Structural analyses of Arabidopsis thaliana legumain γ reveal differential recognition and processing of proteolysis and ligation substrates

Affiliations

Structural analyses of Arabidopsis thaliana legumain γ reveal differential recognition and processing of proteolysis and ligation substrates

Florian B Zauner et al. J Biol Chem. .

Abstract

Legumain is a dual-function protease-peptide ligase whose activities are of great interest to researchers studying plant physiology and to biotechnological applications. However, the molecular mechanisms determining the specificities for proteolysis and ligation are unclear because structural information on the substrate recognition by a fully activated plant legumain is unavailable.

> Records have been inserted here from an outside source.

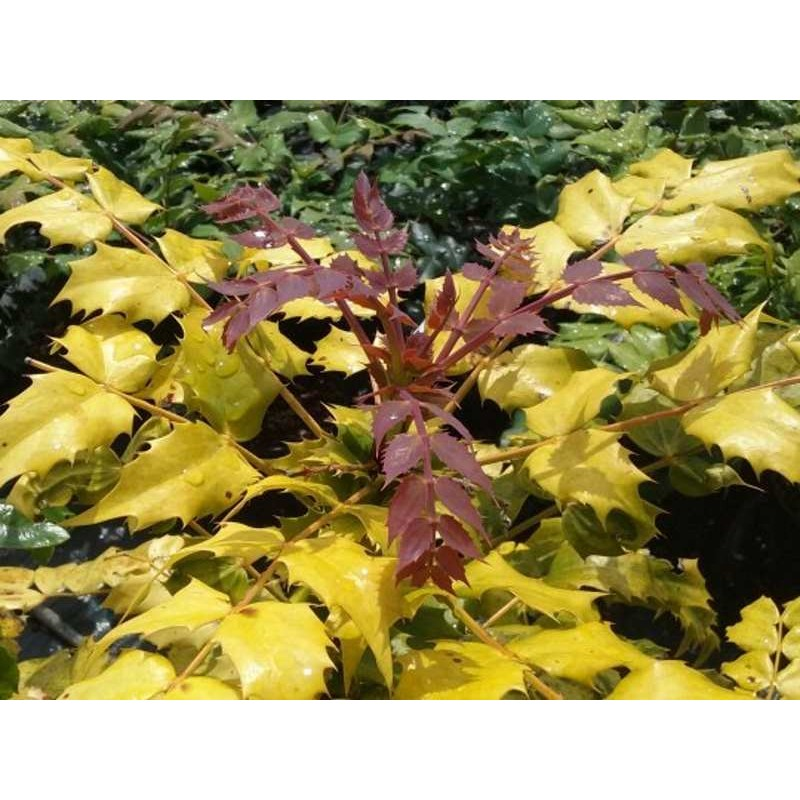 Mahonia japonica 'Gold Dust'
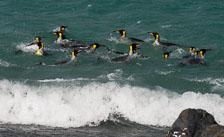 aka-Antarctic-Quest-2009-01-27__D3X10534.jpg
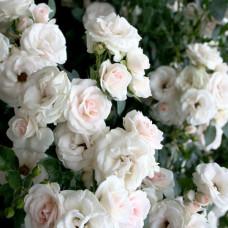 Кустовые розы (шрабы) Tantau (Тантау), Германия Aspirin Rose (Аспирин), Tantau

Here, we present the X-ray structure of Arabidopsis thaliana legumain isoform γ (AtLEGγ) in complex with the covalent peptidic Ac-YVAD chloromethyl ketone (CMK) inhibitor targeting the catalytic cysteine. Mapping of the specificity pockets preceding the substrate-cleavage site explained the known substrate preference. The comparison of inhibited and free AtLEGγ structures disclosed a substrate-induced disorder-order transition with synergistic rearrangements in the substrate-recognition sites. Docking and in vitro studies with an AtLEGγ ligase substrate, sunflower trypsin inhibitor (SFTI), revealed a canonical, protease substrate-like binding to the active site-binding pockets preceding and following the cleavage site. We found the interaction of the second residue after the scissile bond, P2'-S2', to be critical for deciding on proteolysis versus cyclization. cis-trans-Isomerization of the cyclic peptide product triggered its release from the AtLEGγ active site and prevented inadvertent cleavage. The presented integrative mechanisms of proteolysis and ligation (transpeptidation) explain the interdependence of legumain and its preferred substrates and provide a rational framework for engineering optimized proteases, ligases, and substrates.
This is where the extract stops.